If no commits come in, so that origin/master
and master (HEAD)
select the same commit H
before and after the git fetch
, git pull
won't do anything extra. So the pull (or fetch-and-then-second-command) step is only necessary if the other Git has new commits that we want to incorporate.
1The origin/
part comes from the name of the remote that you use to talk to the other Git. Technically, these refs are in a different namespace, under refs/remotes/
than refs/heads/
. Git normally hides this from us, sometimes a little more, sometimes a little less: git branch
will sometimes show the name origin/master
and sometimes show the name remotes/origin/master
. I don't know why it is not consistent here.
2The pull
command runs this merge-or-rebase on the current branch and only the current branch, regardless of any other names git fetch
may have updated. It uses the raw hash IDs directly and sets up a particular merge message when using git merge
.
Conclusions
The general idea of rebase is: I have some commits, they're OK as is, but they'd be improved if I moved them. You can't actually move a commit—a commit, once made, is 100% read-only—but you can copy them to new-and-improved commits with new and different hash IDs.
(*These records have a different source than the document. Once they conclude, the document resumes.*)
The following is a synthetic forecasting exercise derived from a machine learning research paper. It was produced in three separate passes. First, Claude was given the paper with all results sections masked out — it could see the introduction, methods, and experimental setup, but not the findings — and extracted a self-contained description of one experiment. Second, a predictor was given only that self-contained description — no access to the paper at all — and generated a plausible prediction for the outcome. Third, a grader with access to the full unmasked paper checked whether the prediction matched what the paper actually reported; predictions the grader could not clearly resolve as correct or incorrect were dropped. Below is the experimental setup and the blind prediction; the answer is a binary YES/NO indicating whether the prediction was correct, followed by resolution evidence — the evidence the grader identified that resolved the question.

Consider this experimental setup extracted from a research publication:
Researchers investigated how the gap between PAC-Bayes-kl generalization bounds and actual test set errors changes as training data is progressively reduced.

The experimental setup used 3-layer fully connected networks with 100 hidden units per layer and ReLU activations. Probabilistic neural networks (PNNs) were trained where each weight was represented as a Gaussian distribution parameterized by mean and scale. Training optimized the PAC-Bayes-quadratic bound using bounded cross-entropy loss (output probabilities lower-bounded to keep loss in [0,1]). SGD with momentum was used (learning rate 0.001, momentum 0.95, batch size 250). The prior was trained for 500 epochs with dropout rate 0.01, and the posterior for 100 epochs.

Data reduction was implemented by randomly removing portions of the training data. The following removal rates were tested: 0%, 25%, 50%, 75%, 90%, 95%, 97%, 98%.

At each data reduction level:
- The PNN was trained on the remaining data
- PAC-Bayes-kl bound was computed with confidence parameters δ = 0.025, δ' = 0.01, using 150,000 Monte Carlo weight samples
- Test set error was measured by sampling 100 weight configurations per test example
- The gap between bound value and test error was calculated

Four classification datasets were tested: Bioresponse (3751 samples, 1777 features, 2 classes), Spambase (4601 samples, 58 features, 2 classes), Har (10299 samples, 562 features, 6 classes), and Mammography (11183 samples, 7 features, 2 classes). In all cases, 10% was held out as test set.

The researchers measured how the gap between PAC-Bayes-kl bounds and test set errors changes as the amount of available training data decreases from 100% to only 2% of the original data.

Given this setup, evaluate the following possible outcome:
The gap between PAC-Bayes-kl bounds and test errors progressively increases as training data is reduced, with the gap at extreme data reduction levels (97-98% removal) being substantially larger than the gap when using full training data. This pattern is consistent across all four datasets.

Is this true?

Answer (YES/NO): NO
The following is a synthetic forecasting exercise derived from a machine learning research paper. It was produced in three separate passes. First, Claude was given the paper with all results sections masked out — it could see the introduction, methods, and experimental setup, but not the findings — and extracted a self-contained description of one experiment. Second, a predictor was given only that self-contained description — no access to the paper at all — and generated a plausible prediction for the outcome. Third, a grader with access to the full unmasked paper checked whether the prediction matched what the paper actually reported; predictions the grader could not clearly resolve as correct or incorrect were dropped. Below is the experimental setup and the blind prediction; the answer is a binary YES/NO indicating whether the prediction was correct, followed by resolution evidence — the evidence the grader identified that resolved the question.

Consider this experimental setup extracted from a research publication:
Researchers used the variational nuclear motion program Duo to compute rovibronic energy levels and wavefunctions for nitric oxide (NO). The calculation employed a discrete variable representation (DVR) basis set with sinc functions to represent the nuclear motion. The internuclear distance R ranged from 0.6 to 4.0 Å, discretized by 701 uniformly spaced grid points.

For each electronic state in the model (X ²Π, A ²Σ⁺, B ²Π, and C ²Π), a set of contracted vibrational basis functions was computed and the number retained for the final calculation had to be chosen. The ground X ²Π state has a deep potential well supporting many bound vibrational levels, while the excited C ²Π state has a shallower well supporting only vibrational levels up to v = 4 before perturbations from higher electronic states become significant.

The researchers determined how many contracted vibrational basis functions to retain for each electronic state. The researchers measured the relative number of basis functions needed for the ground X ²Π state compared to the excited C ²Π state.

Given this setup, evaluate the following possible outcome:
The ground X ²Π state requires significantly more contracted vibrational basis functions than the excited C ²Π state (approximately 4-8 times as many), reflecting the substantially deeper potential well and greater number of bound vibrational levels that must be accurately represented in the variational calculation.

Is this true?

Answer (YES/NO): YES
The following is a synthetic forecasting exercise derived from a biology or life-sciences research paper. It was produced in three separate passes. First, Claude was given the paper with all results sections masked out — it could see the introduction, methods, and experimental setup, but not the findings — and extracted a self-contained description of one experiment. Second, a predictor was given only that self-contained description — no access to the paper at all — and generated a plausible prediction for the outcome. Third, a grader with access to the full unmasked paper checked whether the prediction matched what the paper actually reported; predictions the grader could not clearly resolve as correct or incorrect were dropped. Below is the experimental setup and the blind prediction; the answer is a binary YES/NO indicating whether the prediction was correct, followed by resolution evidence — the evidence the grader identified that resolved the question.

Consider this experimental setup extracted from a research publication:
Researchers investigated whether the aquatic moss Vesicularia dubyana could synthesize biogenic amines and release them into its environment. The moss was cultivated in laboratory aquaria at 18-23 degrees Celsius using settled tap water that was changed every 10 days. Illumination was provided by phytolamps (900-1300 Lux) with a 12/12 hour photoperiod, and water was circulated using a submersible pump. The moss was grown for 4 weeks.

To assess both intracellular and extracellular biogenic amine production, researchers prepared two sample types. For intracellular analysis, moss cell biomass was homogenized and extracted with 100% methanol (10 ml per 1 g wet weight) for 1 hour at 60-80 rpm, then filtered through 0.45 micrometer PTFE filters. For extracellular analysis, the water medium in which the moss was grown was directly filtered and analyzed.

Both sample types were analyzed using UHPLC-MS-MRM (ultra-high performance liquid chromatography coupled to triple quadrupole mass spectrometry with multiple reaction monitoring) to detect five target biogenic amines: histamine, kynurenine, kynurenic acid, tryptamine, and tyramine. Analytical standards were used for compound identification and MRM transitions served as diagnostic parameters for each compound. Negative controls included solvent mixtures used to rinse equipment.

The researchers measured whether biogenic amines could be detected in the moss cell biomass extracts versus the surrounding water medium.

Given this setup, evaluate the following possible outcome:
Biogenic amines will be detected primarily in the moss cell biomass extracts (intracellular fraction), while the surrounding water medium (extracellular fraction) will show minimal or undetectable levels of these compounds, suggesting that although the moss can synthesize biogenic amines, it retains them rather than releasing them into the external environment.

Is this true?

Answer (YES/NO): NO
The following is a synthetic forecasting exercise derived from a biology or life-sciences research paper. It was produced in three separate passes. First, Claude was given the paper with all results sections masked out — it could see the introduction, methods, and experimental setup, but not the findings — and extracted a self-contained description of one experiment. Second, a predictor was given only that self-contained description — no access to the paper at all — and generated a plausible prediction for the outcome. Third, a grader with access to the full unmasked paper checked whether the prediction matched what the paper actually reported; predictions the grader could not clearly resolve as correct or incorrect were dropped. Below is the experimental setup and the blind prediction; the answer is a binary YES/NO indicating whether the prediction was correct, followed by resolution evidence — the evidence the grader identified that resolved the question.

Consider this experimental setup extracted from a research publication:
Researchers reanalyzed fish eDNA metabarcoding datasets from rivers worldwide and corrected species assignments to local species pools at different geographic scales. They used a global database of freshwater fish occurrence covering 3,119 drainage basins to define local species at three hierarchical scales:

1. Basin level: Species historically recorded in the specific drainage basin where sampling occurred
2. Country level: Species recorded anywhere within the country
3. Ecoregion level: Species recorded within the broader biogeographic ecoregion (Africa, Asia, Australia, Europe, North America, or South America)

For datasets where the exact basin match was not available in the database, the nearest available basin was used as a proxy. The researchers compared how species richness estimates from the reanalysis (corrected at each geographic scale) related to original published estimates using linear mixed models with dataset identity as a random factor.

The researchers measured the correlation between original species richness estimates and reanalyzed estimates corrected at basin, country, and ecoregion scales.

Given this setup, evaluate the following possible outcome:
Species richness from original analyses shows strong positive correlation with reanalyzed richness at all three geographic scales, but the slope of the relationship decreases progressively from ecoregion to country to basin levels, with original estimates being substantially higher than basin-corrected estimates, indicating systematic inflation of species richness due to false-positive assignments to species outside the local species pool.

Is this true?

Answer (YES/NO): NO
A fast-forward operation really means move the branch name to point to some already-existing commit that's further down the chain of commits. Drawing the graph will let you see if that's actually possible. When git merge
does a fast-forward, it also checks out the commit to which it moved the branch name.
A git merge
does a fast-forward if it can, and a real merge if it can't. Adding --ff-only
tells it: If you can't do this as a fast-forward, just tell me that and quit.
Using git fetch
, you can get someone else's commits, from some other Git repository, into your repository. This step is always safe and can be run at any time, on any branch. But, having obtained those commits, you'll need to use a second Git command to actually incorporate their commits into your branch-names.
Whether to use rebase or merge to incorporate fetched commits is a matter of opinion (as is whether to use rebase at all, ever). But whatever you do to incorporate fetched commits, that part happens on your current branch, because both git rebase
and git merge
use the current branch.
The git pull
command means: Run git fetch
, then run a second command to affect the current branch, to incorporate what we fetched. In some cases there's no second command to run, because you didn't pick up anything in the fetch step; and in a rare case—a new repository that had no commits before, hence has no current branch; or right after git checkout --orphan
—there's nothing to rebase-or-merge either. (You probably won't hit this rare case, but back in the bad old days of 2005-or-so, git pull
could wreck your work-tree, if you had one. Fortunately that's long since fixed.)
There's no single right work-flow, but the one you are using is fine.